━━━ Recorded data

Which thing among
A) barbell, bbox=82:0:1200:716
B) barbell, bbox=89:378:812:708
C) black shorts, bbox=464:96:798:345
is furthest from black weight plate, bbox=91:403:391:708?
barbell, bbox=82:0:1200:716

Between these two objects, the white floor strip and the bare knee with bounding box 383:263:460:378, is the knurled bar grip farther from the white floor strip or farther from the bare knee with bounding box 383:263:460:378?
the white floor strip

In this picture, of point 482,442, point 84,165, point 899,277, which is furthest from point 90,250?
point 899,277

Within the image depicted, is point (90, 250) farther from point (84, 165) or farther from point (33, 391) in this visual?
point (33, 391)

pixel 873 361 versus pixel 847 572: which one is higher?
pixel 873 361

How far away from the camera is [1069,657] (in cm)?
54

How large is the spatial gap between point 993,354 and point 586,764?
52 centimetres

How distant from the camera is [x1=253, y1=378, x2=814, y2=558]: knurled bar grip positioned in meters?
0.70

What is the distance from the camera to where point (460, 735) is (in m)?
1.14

━━━━━━

**Directions for this task:** Convert every line of the listing above into a JSON list of strings, one string per line, leaving out blank lines.

**Worked answer:**
[
  "Which thing among",
  "A) barbell, bbox=82:0:1200:716",
  "B) barbell, bbox=89:378:812:708",
  "C) black shorts, bbox=464:96:798:345",
  "is furthest from black weight plate, bbox=91:403:391:708?",
  "barbell, bbox=82:0:1200:716",
  "Between these two objects, the white floor strip and the bare knee with bounding box 383:263:460:378, is the knurled bar grip farther from the white floor strip or farther from the bare knee with bounding box 383:263:460:378?",
  "the white floor strip",
  "In this picture, of point 482,442, point 84,165, point 899,277, which is furthest from point 90,250?",
  "point 899,277",
  "Within the image depicted, is point (90, 250) farther from point (84, 165) or farther from point (33, 391) in this visual?",
  "point (33, 391)",
  "pixel 873 361 versus pixel 847 572: which one is higher?",
  "pixel 873 361",
  "How far away from the camera is [1069,657] (in cm)?",
  "54",
  "How large is the spatial gap between point 993,354 and point 586,764?",
  "52 centimetres",
  "How distant from the camera is [x1=253, y1=378, x2=814, y2=558]: knurled bar grip positioned in meters?",
  "0.70",
  "What is the distance from the camera to where point (460, 735) is (in m)?",
  "1.14"
]